Use order reports and third-party data to build Amazon user profiles
As the world’s leading e-commerce platform, Amazon has rich data sources for user portraits, including official data and survey results released by third-party research institutions. This article aims to explore how to use these data to build user portraits to guide daily operations.
Comparison of spending power between Amazon Prime members and non-members
According to data from Millward Brown Digital, the conversion rate for Amazon Prime members is as high as 74%, while the conversion rate for non-members is only 13%. In addition, Amazon Prime members spent an average of $1,400 on Amazon in 2018, while non-members spent an average of about $600. This means that the spending power of Prime members is approximately 5.4 times that of non-members. Based on this, operators can draw some important conclusions: Most of the buyers with high frequency shopping are Prime members, and they are more inclined to buy goods shipped by Amazon Fulfillment (FBA).
User portrait data source: order report analysis
For sellers, in addition to relying on third-party data, they can also use direct order report data to build user portraits to optimize links and ads. In the store order-order report, you can download the order report containing product SKU, selling price, order time, delivery address and other information.

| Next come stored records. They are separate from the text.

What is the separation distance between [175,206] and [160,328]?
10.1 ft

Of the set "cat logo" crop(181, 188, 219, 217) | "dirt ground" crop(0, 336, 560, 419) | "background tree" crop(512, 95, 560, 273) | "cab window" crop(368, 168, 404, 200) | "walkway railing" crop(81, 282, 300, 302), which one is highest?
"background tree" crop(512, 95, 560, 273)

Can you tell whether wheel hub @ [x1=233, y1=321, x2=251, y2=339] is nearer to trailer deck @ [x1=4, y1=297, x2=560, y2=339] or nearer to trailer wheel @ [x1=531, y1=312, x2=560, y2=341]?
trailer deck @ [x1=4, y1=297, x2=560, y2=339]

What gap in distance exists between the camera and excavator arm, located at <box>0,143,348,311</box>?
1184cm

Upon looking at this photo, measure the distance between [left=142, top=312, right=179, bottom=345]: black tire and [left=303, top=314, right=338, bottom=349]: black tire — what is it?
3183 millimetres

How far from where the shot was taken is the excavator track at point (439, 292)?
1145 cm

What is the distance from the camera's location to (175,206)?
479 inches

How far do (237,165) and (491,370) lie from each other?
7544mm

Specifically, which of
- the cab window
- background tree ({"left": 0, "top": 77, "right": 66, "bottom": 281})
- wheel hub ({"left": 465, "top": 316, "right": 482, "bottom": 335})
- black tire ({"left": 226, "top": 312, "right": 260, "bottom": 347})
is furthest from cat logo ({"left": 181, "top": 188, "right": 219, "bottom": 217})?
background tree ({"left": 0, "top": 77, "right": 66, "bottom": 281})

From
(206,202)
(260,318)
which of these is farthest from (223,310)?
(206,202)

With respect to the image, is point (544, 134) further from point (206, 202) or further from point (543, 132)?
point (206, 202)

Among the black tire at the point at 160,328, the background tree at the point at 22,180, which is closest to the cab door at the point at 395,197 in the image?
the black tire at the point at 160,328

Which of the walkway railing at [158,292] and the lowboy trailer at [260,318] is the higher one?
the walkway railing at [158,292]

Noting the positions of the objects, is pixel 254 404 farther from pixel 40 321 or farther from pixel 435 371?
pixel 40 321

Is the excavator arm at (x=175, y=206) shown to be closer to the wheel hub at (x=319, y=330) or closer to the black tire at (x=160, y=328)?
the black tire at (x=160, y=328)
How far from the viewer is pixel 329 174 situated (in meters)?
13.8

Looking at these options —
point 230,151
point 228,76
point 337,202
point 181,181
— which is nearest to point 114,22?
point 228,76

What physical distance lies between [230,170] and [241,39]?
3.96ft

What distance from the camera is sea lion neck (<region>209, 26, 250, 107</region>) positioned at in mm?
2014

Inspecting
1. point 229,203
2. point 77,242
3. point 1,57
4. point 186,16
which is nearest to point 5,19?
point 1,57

Regional distribution analysis
By summarizing all order information in the past year and selecting the two columns of data, shipping state (ship-state) and product quantity (quantity-purchased), for analysis, you can understand the regional positioning of purchasing customers. Making visual diagrams through Excel can make analysis more intuitive. Once the operational impact is eliminated, the shopping preferences of users in different locations can be confirmed, thus providing assistance for later product selection and shelves.

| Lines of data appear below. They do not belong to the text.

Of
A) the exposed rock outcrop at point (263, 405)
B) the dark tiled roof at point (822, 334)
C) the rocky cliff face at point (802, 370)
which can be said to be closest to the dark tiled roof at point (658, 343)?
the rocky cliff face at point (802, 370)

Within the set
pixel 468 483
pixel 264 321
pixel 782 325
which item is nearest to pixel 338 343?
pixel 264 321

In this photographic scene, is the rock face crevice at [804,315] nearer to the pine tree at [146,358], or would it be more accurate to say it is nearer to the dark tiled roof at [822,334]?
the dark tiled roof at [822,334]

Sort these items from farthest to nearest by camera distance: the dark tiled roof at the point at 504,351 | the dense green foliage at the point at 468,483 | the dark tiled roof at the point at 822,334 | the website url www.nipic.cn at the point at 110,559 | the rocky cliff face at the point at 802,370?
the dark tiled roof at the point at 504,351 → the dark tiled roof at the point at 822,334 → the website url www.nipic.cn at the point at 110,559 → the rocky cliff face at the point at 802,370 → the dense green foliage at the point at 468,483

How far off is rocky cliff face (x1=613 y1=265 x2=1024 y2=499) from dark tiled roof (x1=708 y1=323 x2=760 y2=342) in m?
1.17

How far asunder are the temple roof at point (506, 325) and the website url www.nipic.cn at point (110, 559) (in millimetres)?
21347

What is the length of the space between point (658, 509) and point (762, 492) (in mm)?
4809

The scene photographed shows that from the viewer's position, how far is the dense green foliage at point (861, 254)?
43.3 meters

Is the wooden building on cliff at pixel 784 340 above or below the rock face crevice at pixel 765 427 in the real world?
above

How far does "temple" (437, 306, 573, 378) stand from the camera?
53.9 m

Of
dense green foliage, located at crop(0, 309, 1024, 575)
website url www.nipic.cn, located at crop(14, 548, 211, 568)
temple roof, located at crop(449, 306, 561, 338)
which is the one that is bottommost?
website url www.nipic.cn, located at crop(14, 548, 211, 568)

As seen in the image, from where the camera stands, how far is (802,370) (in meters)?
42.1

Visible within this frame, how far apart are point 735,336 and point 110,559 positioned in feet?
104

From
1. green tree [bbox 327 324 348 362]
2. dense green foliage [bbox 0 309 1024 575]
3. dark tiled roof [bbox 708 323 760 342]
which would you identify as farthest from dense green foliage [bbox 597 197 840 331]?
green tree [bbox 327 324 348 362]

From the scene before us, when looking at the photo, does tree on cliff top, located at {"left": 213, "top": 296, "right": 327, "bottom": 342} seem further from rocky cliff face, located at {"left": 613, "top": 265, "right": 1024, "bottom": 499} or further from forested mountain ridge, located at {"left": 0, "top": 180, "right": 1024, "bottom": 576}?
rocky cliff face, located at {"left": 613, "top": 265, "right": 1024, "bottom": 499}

Time distribution analysis
The order time (purchase-date) and product quantity (quantity-purchased) columns in the order report can help analyze the time period when users are actively placing orders. By setting the total number of orders in a day to 100% and calculating the proportion of orders in each period, the time period during which the user is active can be found. For example, the active ordering time of users of a certain store is mainly concentrated between 8:00 and 11:00 a.m. Pacific time in the United States, which is 0:00 and 3:00 a.m. Beijing time. Therefore, operational activities can arrange flash sales, promotions and other activities 1 to 3 hours before this period to facilitate warm-up.
It is worth noting that since the United States spans 4 time zones, the times in the order report are all Pacific Time (UTC-8). In order to analyze the user’s purchasing behavior more accurately, the order time needs to be converted to the local time zone. For example, after converting the order times in California (CA), Texas (TX), Florida (FL), and New York (NY), you can see that the peak time for users to place active orders is 10:00 local time ~12:00, and there are small peaks at 15:00, 18:00 and 23:00.
Conclusion
It can be seen from the above analysis that Amazon user portraits can be effectively constructed using order report data and third-party data. Whether it is regional distribution or time distribution, it can provide sellers with valuable insights and guide the formulation of operational strategies.